08 juin 2006

Arnaud s'abstient..




Projet PS :
"Pourquoi je me suis abstenu"
par Arnaud Montebourg


Paris, le 7 juin 2007

Aux militants rénovateurs

Après une longue nuit de discussion constructive entre socialistes où nos idées rénovatrices ont poursuivi leur chemin difficile au rythme du pas des éléphants, rencontré les habituelles résistances, tout en parvenant parfois et miraculeusement à convaincre, j’ai salué devant le Bureau national l’existence d’un projet en mesure de nous rassembler et de nous engager tous devant les Français.

J’ai néanmoins choisi de m’abstenir de l’approuver en l’état, en votre nom à tous.

Parce que ce projet ne tranche toujours pas les questions fondamentales qui nous attendront après la victoire espérée de 2007.

D’abord, le refus de la VIe République comme révolution assumée par les socialistes d’un système politique mourant et discrédité. Les réformes envisagées, qui sont toujours bonnes à prendre, ne s’attaquent pas à la structure présidentielle de la Ve République qui continuera à produire ses effets désastreux et dangereux en maintenant les mêmes principes d’irresponsabilité politique que nous combattons. La gauche au pouvoir risquera beaucoup, surtout le décalage avec les aspirations populaires qu’elle a le devoir de porter. La réconciliation des Français avec leur démocratie et leurs dirigeants politiques est loin d’être gagnée.

Ensuite, le refus d’assumer la confrontation avec la mondialisation dérégulée et libérale qui mène l’Europe dans une impasse économique, sociale et environnementale. Les outils du réarmement politique pour la régulation et le contrôle du capitalisme financier sont insuffisants et ne permettront pas le retour puissant en 2007 en France et en Europe du politique face au déchaînement des forces de l’économie et des marchés qui nous attend. Les progrès frileux, conformistes et apparents sur ce terrain ne sont pas à la mesure des graves problèmes dont la solution nous reviendra l’année prochaine.

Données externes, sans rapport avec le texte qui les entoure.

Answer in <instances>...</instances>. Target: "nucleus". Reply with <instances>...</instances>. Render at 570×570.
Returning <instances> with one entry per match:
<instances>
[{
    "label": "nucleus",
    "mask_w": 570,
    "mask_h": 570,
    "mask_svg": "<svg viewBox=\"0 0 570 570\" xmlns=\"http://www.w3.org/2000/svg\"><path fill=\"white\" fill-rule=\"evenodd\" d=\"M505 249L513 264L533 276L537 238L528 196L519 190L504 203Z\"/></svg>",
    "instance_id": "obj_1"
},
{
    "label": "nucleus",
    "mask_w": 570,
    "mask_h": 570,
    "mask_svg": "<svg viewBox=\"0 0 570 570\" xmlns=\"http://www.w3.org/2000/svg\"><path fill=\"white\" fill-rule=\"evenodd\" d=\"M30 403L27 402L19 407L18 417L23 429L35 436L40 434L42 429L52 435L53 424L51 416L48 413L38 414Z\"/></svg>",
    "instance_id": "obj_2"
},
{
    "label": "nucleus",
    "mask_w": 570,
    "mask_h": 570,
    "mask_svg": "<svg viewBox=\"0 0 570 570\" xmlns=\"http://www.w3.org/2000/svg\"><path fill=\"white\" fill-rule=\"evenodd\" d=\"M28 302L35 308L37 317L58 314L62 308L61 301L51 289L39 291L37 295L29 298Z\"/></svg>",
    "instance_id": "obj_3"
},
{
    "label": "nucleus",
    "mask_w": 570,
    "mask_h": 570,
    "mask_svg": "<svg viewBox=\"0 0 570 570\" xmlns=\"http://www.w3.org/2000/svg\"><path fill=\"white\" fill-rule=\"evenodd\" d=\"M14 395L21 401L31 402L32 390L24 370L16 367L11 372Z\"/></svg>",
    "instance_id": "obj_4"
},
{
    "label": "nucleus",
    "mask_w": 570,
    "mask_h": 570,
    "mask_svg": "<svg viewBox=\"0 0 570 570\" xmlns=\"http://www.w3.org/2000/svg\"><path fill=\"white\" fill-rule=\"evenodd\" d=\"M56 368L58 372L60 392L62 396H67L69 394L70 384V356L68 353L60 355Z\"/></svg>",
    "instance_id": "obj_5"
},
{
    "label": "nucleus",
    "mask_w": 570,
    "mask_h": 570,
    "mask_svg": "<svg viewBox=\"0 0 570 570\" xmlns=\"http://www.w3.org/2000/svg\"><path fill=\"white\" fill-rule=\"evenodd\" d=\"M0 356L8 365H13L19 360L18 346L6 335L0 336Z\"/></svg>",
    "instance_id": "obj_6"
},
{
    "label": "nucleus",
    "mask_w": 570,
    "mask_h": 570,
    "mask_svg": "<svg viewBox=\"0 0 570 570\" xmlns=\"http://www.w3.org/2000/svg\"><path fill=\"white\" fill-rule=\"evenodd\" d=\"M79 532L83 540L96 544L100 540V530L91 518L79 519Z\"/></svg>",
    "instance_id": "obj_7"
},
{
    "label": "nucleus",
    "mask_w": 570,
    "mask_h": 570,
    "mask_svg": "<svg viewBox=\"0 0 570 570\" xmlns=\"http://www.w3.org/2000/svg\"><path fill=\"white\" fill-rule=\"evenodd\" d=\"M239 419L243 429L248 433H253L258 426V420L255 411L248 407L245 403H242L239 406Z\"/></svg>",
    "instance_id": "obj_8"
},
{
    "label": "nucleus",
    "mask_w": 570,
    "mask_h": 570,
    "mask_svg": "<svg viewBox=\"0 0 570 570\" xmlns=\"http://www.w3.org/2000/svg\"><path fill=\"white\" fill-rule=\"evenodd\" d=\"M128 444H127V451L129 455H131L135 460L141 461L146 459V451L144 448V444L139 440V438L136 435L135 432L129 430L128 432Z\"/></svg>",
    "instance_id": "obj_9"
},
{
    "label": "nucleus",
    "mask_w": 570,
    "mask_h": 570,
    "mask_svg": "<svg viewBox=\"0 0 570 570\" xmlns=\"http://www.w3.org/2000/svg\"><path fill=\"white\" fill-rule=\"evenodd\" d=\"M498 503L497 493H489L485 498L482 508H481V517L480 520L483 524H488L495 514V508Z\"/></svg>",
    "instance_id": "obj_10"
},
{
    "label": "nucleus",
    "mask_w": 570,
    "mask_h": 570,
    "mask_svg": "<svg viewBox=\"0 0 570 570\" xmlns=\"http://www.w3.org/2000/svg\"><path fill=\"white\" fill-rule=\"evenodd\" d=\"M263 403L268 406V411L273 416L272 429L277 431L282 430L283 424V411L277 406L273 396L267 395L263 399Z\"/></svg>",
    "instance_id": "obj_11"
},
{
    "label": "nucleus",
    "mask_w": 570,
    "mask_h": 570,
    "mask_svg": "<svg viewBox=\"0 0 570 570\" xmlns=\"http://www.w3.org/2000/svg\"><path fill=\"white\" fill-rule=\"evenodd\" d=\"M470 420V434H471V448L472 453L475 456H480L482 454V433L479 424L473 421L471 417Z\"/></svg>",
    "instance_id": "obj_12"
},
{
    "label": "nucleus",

Enfin, les propositions faites sur la question centrale de la répartition des richesses entre le capital et le travail, nous paraissent des proclamations utiles et méritoires mais artificielles et sans ampleur en raison de l’absence d’outil concret (fiscalité, politique salariale) pour les faire triompher.

La question posée par ce projet est donc celle de sa crédibilité. Aura-t-il la valeur papier et nominale de l’assignat ou aura-t-il la valeur profonde et réelle de l’engagement pour tous les socialistes ? Tous les doutes sont autorisés.

En outre, les rénovateurs n’ont pu que déplorer l’incapacité dans laquelle les 70.000 nouveaux adhérents, dont il faut saluer l’arrivée dans nos rangs, n’auront pas le temps en quelques jours de se saisir et d’améliorer ce projet qui finalement sera à prendre ou à laisser. Le droit d’enrichir le projet par des amendements nationaux est, pour la première fois dans l’histoire du Parti socialiste, retiré à ses militants.